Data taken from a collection
╔══

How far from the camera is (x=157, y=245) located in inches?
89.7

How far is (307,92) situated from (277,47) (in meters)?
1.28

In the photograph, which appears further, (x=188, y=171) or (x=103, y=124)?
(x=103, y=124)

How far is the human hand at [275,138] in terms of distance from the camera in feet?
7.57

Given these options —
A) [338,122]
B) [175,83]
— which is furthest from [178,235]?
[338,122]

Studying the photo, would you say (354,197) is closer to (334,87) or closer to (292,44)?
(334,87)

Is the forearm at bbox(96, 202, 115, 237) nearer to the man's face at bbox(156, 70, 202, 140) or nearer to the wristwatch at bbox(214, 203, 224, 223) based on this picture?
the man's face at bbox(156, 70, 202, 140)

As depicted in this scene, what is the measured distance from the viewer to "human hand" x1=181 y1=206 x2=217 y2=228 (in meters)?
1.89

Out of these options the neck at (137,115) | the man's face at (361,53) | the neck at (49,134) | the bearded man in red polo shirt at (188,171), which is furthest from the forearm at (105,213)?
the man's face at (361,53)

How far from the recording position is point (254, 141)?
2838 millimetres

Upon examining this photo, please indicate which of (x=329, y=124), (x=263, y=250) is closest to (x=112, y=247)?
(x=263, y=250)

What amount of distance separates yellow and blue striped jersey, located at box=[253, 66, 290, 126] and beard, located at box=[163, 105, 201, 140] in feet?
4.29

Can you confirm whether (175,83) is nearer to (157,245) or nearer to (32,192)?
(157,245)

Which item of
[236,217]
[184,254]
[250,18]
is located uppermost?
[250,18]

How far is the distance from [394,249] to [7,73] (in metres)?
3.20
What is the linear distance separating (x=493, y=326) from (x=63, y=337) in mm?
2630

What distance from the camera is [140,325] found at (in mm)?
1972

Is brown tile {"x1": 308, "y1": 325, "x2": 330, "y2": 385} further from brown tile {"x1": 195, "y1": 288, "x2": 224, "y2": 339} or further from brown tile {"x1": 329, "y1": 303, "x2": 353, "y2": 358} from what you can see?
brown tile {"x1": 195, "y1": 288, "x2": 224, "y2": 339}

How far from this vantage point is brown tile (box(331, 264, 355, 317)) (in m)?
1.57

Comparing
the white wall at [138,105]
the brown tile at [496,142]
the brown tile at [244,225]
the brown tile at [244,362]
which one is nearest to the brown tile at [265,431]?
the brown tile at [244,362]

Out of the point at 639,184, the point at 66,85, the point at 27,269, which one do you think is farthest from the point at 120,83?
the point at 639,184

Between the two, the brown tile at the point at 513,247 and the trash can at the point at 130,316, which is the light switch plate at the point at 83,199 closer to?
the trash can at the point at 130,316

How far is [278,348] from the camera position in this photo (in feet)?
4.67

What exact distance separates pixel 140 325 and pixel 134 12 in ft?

╚══

OBJECTIVE
Can you copy every one of the entries above word for word, with nothing changed?

FINAL RESULT
How far from the camera is (x=157, y=245) located in inches?
89.7

How far is (307,92) situated from (277,47) (in meters)?
1.28

In the photograph, which appears further, (x=188, y=171) or (x=103, y=124)?
(x=103, y=124)

How far is the human hand at [275,138] in terms of distance from the camera in feet?
7.57

Given these options —
A) [338,122]
B) [175,83]
— which is furthest from [178,235]?
[338,122]

Studying the photo, would you say (354,197) is closer to (334,87) or closer to (292,44)?
(334,87)

Is the forearm at bbox(96, 202, 115, 237) nearer to the man's face at bbox(156, 70, 202, 140) or nearer to the wristwatch at bbox(214, 203, 224, 223) based on this picture?
the man's face at bbox(156, 70, 202, 140)

As depicted in this scene, what is the measured distance from the viewer to "human hand" x1=181 y1=206 x2=217 y2=228 (in meters)?
1.89

Out of these options the neck at (137,115) | the man's face at (361,53) | the neck at (49,134) | the bearded man in red polo shirt at (188,171), which is furthest from the forearm at (105,213)?
the man's face at (361,53)

How far from the recording position is point (254, 141)?
2838 millimetres

Upon examining this photo, please indicate which of (x=329, y=124), (x=263, y=250) is closest to (x=112, y=247)?
(x=263, y=250)

What amount of distance separates yellow and blue striped jersey, located at box=[253, 66, 290, 126] and beard, located at box=[163, 105, 201, 140] in feet?
4.29

Can you confirm whether (175,83) is nearer to (157,245) or nearer to (32,192)?
(157,245)

Which item of
[236,217]
[184,254]
[250,18]
is located uppermost?
[250,18]

How far is the distance from [394,249] to [7,73] (in metres)?
3.20
What is the linear distance separating (x=493, y=326) from (x=63, y=337) in mm?
2630

What distance from the camera is [140,325] found at (in mm)?
1972

Is brown tile {"x1": 308, "y1": 325, "x2": 330, "y2": 385} further from brown tile {"x1": 195, "y1": 288, "x2": 224, "y2": 339} or further from brown tile {"x1": 329, "y1": 303, "x2": 353, "y2": 358} from what you can see?
brown tile {"x1": 195, "y1": 288, "x2": 224, "y2": 339}

How far from this vantage point is brown tile (box(331, 264, 355, 317)) (in m)?
1.57

Comparing
the white wall at [138,105]
the brown tile at [496,142]
the brown tile at [244,225]
the brown tile at [244,362]
which one is nearest to the brown tile at [265,431]?
the brown tile at [244,362]

Out of the point at 639,184, the point at 66,85, the point at 27,269, which one do you think is farthest from the point at 120,83?
the point at 639,184

Between the two, the brown tile at the point at 513,247 and the trash can at the point at 130,316, which is the light switch plate at the point at 83,199 closer to?
the trash can at the point at 130,316

How far is [278,348] from the camera position in this photo (in feet)?
4.67

What exact distance separates pixel 140 325 and pixel 134 12 in ft?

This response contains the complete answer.